[Rows from a dataset on spatial reasoning]

+++

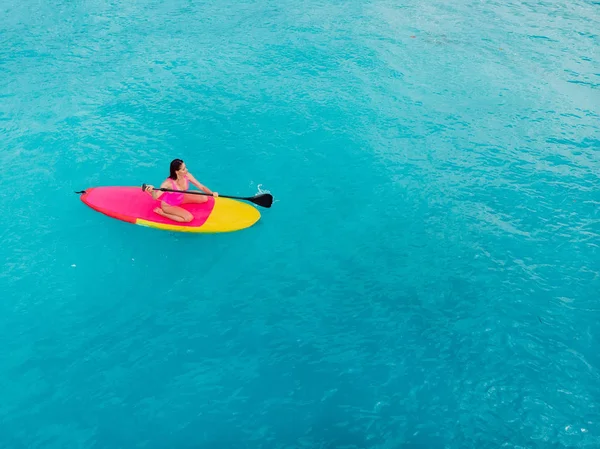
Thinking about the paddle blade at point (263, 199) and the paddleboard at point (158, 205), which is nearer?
the paddleboard at point (158, 205)

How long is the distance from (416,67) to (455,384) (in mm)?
7396

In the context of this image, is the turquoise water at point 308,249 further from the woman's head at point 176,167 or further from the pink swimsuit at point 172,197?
the woman's head at point 176,167

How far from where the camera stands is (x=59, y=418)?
15.4ft

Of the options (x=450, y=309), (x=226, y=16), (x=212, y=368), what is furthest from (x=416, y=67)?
(x=212, y=368)

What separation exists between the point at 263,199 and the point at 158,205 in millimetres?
1436

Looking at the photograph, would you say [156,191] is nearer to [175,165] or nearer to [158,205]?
[158,205]

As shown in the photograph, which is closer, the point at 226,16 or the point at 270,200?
the point at 270,200

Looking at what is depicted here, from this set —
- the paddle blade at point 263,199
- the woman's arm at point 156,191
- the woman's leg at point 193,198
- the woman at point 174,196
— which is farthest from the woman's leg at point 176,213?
the paddle blade at point 263,199

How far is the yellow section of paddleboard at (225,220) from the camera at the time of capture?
20.7ft

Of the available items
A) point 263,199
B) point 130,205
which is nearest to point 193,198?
point 130,205

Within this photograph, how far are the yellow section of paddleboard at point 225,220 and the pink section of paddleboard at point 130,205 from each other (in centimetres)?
5

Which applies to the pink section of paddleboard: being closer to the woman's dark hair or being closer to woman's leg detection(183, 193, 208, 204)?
woman's leg detection(183, 193, 208, 204)

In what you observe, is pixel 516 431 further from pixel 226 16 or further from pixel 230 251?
pixel 226 16

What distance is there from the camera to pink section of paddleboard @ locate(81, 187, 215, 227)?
20.8ft
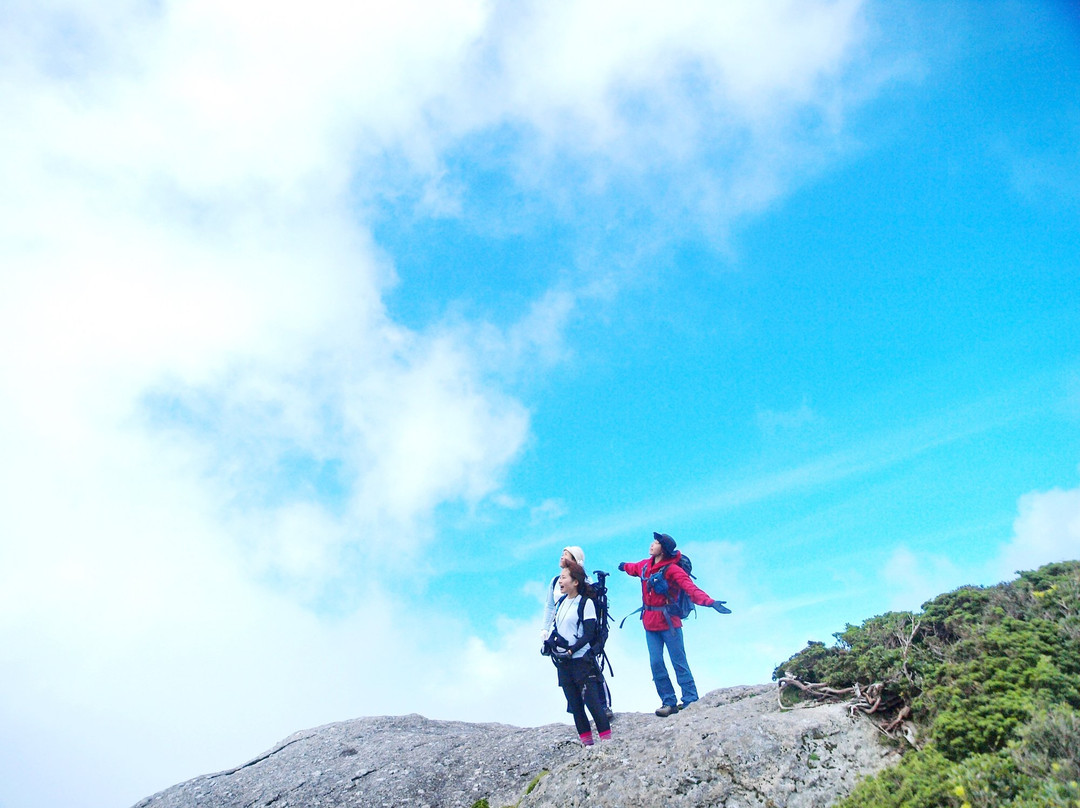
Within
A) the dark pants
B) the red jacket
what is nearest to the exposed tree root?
the red jacket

+++

Challenge — Render every line of the records above as a Markdown table with the columns "Number" and "Line", numbering the rows in order. Skip blank lines and omit the pictures.

Problem solution —
| Number | Line |
|---|---|
| 1 | Thinking about the paddle blade at point (263, 199) and the paddleboard at point (158, 205), which is nearer? |
| 2 | the paddleboard at point (158, 205) |
| 3 | How long is the distance from (416,67) to (455,384) (in mm)? |
| 4 | 7396 |
| 5 | In the context of this image, is the turquoise water at point 308,249 further from the woman's head at point 176,167 or further from the pink swimsuit at point 172,197? |
| 6 | the woman's head at point 176,167 |
| 7 | How far from where the camera stands is (x=59, y=418)? |
| 8 | 15.4ft |
| 9 | Of the options (x=450, y=309), (x=226, y=16), (x=212, y=368), what is furthest from (x=416, y=67)? |
| 10 | (x=212, y=368) |
| 11 | What separation exists between the point at 263,199 and the point at 158,205 in millimetres? |
| 12 | 1436 |
| 13 | Looking at the photograph, would you say [156,191] is nearer to [175,165] or nearer to [158,205]? |
| 14 | [158,205] |
| 15 | As shown in the photograph, which is closer, the point at 226,16 or the point at 270,200? |
| 16 | the point at 270,200 |
| 17 | Looking at what is depicted here, from this set — |
| 18 | - the paddle blade at point 263,199 |
| 19 | - the woman's arm at point 156,191 |
| 20 | - the woman's leg at point 193,198 |
| 21 | - the woman at point 174,196 |
| 22 | — which is farthest from the woman's leg at point 176,213? |
| 23 | the paddle blade at point 263,199 |
| 24 | How far is the yellow section of paddleboard at (225,220) from the camera at the time of capture? |
| 25 | 20.7ft |
| 26 | Of the available items |
| 27 | A) point 263,199 |
| 28 | B) point 130,205 |
| 29 | which is nearest to point 193,198? |
| 30 | point 130,205 |
| 31 | Within this photograph, how far are the yellow section of paddleboard at point 225,220 and the pink section of paddleboard at point 130,205 from each other (in centimetres)? |
| 32 | 5 |
| 33 | Which applies to the pink section of paddleboard: being closer to the woman's dark hair or being closer to woman's leg detection(183, 193, 208, 204)? |
| 34 | woman's leg detection(183, 193, 208, 204) |
| 35 | In what you observe, is pixel 516 431 further from pixel 226 16 or further from pixel 230 251? |
| 36 | pixel 226 16 |
| 37 | What distance is there from the camera to pink section of paddleboard @ locate(81, 187, 215, 227)? |
| 38 | 20.8ft |
| 39 | Within |
| 40 | A) the dark pants |
| 41 | B) the red jacket |
| 42 | what is nearest to the exposed tree root? |
| 43 | the red jacket |